--- START OF Given entries ---
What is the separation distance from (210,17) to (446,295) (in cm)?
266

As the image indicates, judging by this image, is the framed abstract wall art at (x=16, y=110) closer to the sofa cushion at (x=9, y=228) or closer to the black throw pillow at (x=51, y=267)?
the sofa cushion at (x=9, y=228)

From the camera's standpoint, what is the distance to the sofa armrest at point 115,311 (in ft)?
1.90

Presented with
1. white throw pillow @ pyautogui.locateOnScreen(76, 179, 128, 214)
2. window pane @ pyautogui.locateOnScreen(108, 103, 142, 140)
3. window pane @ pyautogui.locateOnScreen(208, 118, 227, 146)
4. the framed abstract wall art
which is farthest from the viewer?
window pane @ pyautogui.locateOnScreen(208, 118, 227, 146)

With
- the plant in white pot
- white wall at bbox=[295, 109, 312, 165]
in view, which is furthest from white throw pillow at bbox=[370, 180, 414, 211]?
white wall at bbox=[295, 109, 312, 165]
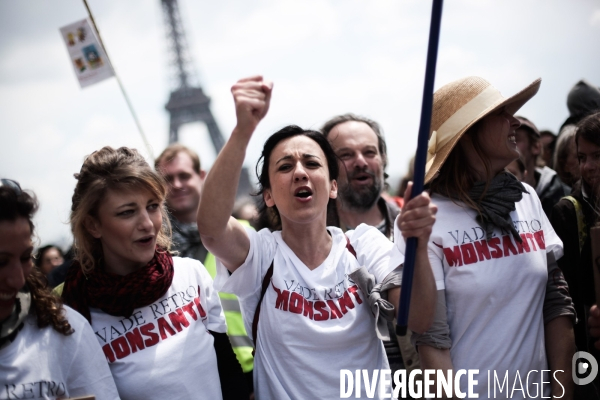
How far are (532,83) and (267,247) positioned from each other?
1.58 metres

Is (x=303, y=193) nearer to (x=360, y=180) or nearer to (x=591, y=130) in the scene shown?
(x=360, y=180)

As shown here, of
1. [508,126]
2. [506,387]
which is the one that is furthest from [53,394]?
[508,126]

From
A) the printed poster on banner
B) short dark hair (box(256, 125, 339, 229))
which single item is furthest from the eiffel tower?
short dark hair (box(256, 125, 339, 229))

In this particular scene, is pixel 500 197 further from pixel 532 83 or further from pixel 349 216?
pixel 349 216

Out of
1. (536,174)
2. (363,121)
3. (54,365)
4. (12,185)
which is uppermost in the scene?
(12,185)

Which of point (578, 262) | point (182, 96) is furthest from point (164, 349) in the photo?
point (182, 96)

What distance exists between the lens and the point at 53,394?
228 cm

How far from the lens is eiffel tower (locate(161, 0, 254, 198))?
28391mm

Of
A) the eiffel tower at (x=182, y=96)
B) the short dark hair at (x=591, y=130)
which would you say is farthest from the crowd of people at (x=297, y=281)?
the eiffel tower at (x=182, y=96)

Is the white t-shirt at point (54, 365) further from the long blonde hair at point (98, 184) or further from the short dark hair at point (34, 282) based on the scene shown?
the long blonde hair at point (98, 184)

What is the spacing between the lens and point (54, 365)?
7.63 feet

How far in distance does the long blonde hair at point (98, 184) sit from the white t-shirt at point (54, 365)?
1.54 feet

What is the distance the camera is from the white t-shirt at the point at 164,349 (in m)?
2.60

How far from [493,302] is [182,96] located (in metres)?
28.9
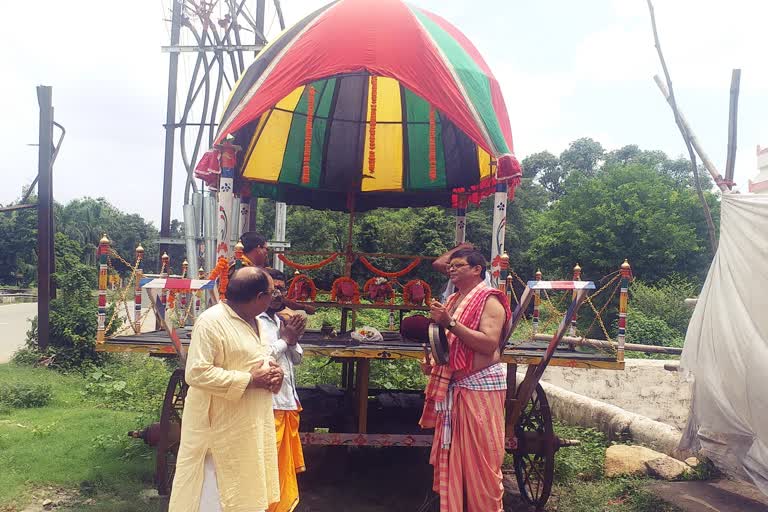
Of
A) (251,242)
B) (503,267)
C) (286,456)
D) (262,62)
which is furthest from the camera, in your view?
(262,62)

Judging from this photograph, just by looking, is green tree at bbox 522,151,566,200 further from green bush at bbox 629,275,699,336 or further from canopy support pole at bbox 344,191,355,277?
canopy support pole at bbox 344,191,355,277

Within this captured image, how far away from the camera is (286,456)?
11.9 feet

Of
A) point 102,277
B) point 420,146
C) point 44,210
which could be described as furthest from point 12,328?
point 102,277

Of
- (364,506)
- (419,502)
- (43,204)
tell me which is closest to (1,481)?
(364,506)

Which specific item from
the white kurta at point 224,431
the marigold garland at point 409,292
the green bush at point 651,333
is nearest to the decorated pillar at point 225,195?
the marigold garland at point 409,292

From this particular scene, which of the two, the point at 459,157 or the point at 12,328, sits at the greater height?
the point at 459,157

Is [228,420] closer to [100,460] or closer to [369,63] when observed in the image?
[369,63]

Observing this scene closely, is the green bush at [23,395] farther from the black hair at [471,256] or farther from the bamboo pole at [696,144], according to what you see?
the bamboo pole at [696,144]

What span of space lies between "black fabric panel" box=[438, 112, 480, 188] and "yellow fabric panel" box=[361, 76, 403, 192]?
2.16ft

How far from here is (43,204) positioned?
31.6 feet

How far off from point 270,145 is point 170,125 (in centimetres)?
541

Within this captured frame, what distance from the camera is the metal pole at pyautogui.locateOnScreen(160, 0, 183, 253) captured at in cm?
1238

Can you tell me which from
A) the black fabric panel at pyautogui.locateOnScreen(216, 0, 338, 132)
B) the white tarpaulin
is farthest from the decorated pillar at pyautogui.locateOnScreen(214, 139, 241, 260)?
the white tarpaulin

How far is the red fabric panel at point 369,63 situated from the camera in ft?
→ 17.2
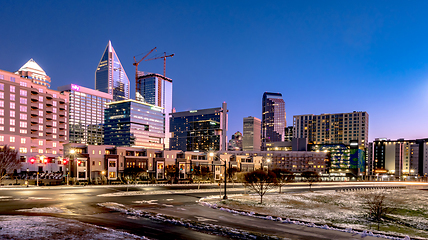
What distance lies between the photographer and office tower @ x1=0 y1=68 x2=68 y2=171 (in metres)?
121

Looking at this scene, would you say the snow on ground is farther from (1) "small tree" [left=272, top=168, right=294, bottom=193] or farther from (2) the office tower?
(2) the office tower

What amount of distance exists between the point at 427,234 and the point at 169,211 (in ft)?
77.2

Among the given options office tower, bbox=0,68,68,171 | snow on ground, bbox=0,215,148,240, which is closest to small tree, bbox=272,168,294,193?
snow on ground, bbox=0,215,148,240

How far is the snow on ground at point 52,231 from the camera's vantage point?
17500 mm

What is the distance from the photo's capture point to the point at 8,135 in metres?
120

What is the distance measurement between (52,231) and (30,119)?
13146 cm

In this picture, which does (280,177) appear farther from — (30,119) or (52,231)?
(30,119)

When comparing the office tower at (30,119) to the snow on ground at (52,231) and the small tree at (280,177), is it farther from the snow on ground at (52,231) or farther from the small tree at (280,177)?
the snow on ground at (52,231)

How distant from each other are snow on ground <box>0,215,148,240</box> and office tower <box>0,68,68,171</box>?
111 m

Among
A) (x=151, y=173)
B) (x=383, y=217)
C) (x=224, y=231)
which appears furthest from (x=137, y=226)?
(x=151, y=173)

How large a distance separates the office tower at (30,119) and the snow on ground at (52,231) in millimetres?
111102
--- END OF Given entries ---
_Instructions for the task:_ Leaving the pictures aside, transcribe the entire listing exactly.

_Output of the exercise:_
What is the separation distance from (210,17) to (446,295) (in cm)?
266

As the image indicates, judging by this image, is the framed abstract wall art at (x=16, y=110) closer to the sofa cushion at (x=9, y=228) or closer to the black throw pillow at (x=51, y=267)?
the sofa cushion at (x=9, y=228)

From the camera's standpoint, what is the distance to the sofa armrest at point 115,311 (in ft)?
1.90

Presented with
1. white throw pillow @ pyautogui.locateOnScreen(76, 179, 128, 214)
2. window pane @ pyautogui.locateOnScreen(108, 103, 142, 140)
3. window pane @ pyautogui.locateOnScreen(208, 118, 227, 146)
4. the framed abstract wall art
which is farthest from the viewer?
window pane @ pyautogui.locateOnScreen(208, 118, 227, 146)

With
- the plant in white pot
- white wall at bbox=[295, 109, 312, 165]
in view, which is furthest from white throw pillow at bbox=[370, 180, 414, 211]?
white wall at bbox=[295, 109, 312, 165]
How far are (532,83) and (267,247) positioned from each other?
1.58 metres

Is (x=303, y=193) nearer to (x=360, y=180) or nearer to (x=591, y=130) in the scene shown?
(x=360, y=180)

As shown here, of
1. [508,126]
2. [506,387]
which is the one that is furthest from [53,394]?
[508,126]

From
A) the printed poster on banner
B) short dark hair (box(256, 125, 339, 229))
which single item is furthest from the eiffel tower?
short dark hair (box(256, 125, 339, 229))

In this particular scene, is pixel 500 197 further from pixel 532 83 or further from pixel 349 216?
pixel 349 216

Out of
1. (536,174)
2. (363,121)
3. (54,365)
4. (12,185)
which is uppermost in the scene?
(12,185)

Which of point (578, 262) | point (182, 96) is furthest from point (164, 349) in the photo?
point (182, 96)

What distance exists between the lens and the point at 53,394?
228 cm

How far from the lens is eiffel tower (locate(161, 0, 254, 198))?
28391mm

Of
A) the eiffel tower at (x=182, y=96)
B) the short dark hair at (x=591, y=130)
which would you say is farthest from the crowd of people at (x=297, y=281)?
the eiffel tower at (x=182, y=96)

Is the white t-shirt at point (54, 365) further from the long blonde hair at point (98, 184) or further from the short dark hair at point (34, 282) based on the scene shown?
the long blonde hair at point (98, 184)

What is the spacing between the lens and point (54, 365)?
7.63 feet

How far in distance does the long blonde hair at point (98, 184) sit from the white t-shirt at point (54, 365)?
1.54 feet

What is the distance the camera is from the white t-shirt at the point at 164,349 (in m)?
2.60

How far from [493,302] is [182,96] located (in metres)?
28.9
Of
A) (251,242)
B) (503,267)
C) (286,456)
D) (262,62)
which is furthest from the camera, in your view?
(262,62)

Judging from this photograph, just by looking, is green tree at bbox 522,151,566,200 further from green bush at bbox 629,275,699,336 or further from canopy support pole at bbox 344,191,355,277?
canopy support pole at bbox 344,191,355,277

Within this captured image, how far away from the camera is (286,456)?
11.9 feet

Of
A) point 102,277
B) point 420,146
C) point 44,210
which could be described as furthest from point 12,328?
point 102,277

Of
- (364,506)
- (419,502)
- (43,204)
tell me which is closest to (1,481)?
(364,506)

Which specific item from
the white kurta at point 224,431
the marigold garland at point 409,292
the green bush at point 651,333
is nearest to the decorated pillar at point 225,195?
the marigold garland at point 409,292

From this particular scene, which of the two, the point at 459,157 or the point at 12,328, sits at the greater height?
the point at 459,157

Is [228,420] closer to [100,460] or closer to [369,63] when observed in the image?
[369,63]

Observing this scene closely, is the green bush at [23,395] farther from the black hair at [471,256] or farther from the bamboo pole at [696,144], according to what you see?
the bamboo pole at [696,144]

What span of space lies between "black fabric panel" box=[438, 112, 480, 188] and "yellow fabric panel" box=[361, 76, 403, 192]?
2.16ft

How far from here is (43,204) positioned?
31.6 feet

How far off from point 270,145 is point 170,125 (in centimetres)?
541

Within this captured frame, what distance from the camera is the metal pole at pyautogui.locateOnScreen(160, 0, 183, 253) captured at in cm?
1238

Can you tell me which from
A) the black fabric panel at pyautogui.locateOnScreen(216, 0, 338, 132)
B) the white tarpaulin
is farthest from the decorated pillar at pyautogui.locateOnScreen(214, 139, 241, 260)?
the white tarpaulin

How far is the red fabric panel at point 369,63 situated from the camera in ft?
→ 17.2
What distance lies between the photographer and office tower @ x1=0 y1=68 x2=68 y2=171 (in metres)?
121

Looking at this scene, would you say the snow on ground is farther from (1) "small tree" [left=272, top=168, right=294, bottom=193] or farther from (2) the office tower?
(2) the office tower

What amount of distance exists between the point at 427,234 and the point at 169,211 (in ft)?
77.2

Among the given options office tower, bbox=0,68,68,171 | snow on ground, bbox=0,215,148,240, which is closest to small tree, bbox=272,168,294,193?
snow on ground, bbox=0,215,148,240

How far is the snow on ground at point 52,231 from the camera's vantage point?
17500 mm

What is the distance from the photo's capture point to the point at 8,135 in metres?
120

What is the distance measurement between (52,231) and (30,119)?
13146 cm

In this picture, which does (280,177) appear farther from — (30,119) or (52,231)?
(30,119)

When comparing the office tower at (30,119) to the snow on ground at (52,231) and the small tree at (280,177), is it farther from the snow on ground at (52,231) or farther from the small tree at (280,177)?
the snow on ground at (52,231)

How distant from each other are snow on ground <box>0,215,148,240</box> and office tower <box>0,68,68,171</box>?
111 m

Among
A) (x=151, y=173)
B) (x=383, y=217)
C) (x=224, y=231)
which appears furthest from (x=137, y=226)?
(x=151, y=173)

How large a distance separates the office tower at (30,119) and the snow on ground at (52,231) in millimetres?
111102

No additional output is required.